Mme VIAL : pourtant, dans le cadre du procès de ce faucheur volontaire d’OGM d’Orléans on en est loin, non ?

Me BUFFLER : tout à fait, et c’est bien tout le souci de ce fichier. Au départ limités aux crimes sexuels, depuis 1998 il n’a cessé de voir son champ étendu de telle sorte qu’il couvre aujourd’hui près des ¾ des affaires pénales traitées.

Son extension la plus grave a eu lieu dans le cadre de la Loi SARKOZY de 2003 où ce fichier a été non seulement étendu à tous types de délits mais surtout aux simples suspects.

L’extension du fichage est telle que de 2000 personnes fichées en 2002 on est passé à 1 millions 200 000 personnes fin 2009 dont plus de 900 000 correspondent à des personnes simplement suspectées. C’est totalement délirant ; cela représentent 2% de la population française fichée génétiquement. George ORWELL n’est pas loin.

Et ce fichage se fait sans un bruit, petit pas par petit pas, les politiques s’étant bien gardés de lancer un débat national sur le bien fondé de ce fichage rampant de l’ensemble de la population française.

Mme VIAL : ce fichage n’est toutefois que provisoire, non ?

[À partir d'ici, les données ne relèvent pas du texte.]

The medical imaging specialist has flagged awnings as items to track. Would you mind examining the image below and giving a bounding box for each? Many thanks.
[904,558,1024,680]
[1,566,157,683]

Me BUFFLER : pas vraiment.

Pour ce qui est des simples suspects finalement mis hors de cause, leur empreinte génétique peut être conservée pendant 25 ans. Elles peuvent toutefois demander à être effacée du fichier mais pour cela elles doivent en faire la demande officielle auprès du procureur de la République qui a la possibilité de refuser.

On en arrive ainsi à un système où des personnes à qui l’ont a finalement strictement rien à reprocher restent néanmoins fichées pendant 25 ans sauf à faire une demande officielle de désinscription qui dans l’absolu n’est pas forcément sûre d’aboutir. Je ne vois pas comment cela peut être conforme aux droits et libertés fondamentaux et surtout je ne vois pas comment nos parlementaires ont pu voter une telle horreur juridique.

Pour ce qui est des personnes condamnées, leur empreinte génétique reste enregistrée pendant 40 ans à compter du jour où leur condamnation est devenue définitive. Avec un appel ou un pourvoi en cassation, cela signifie qu’une empreinte peut être conservée près de 50 ans, un fichage à vie qui ne dit pas son nom.

Mme VIAL : n’y a-t-il pas moyen de refuser de se soumettre à un tel prélèvement ?

Me BUFFLER : juridiquement, non. Le refus de se soumettre à un prélèvement génétique pour les personnes mises en cause constitue un délit passible d’un an d’emprisonnement et de 15 000 euros d’amende, voire deux ans d’emprisonnement et 30 000 euros d’amende si l’auteur est finalement condamné pour crime.

Toutefois, la relaxe de ce faucheur volontaire à Orléans fait naître l’espoir d’une prise de conscience, notamment au sein de la magistrature, que nous sommes en train d’aller trop loin dans le fichage et le contrôle des individus.

Mme VIAL : merci Me BUFFLER et à la semaine prochaine pour un nouvel éclairage sur l’actualité juridique.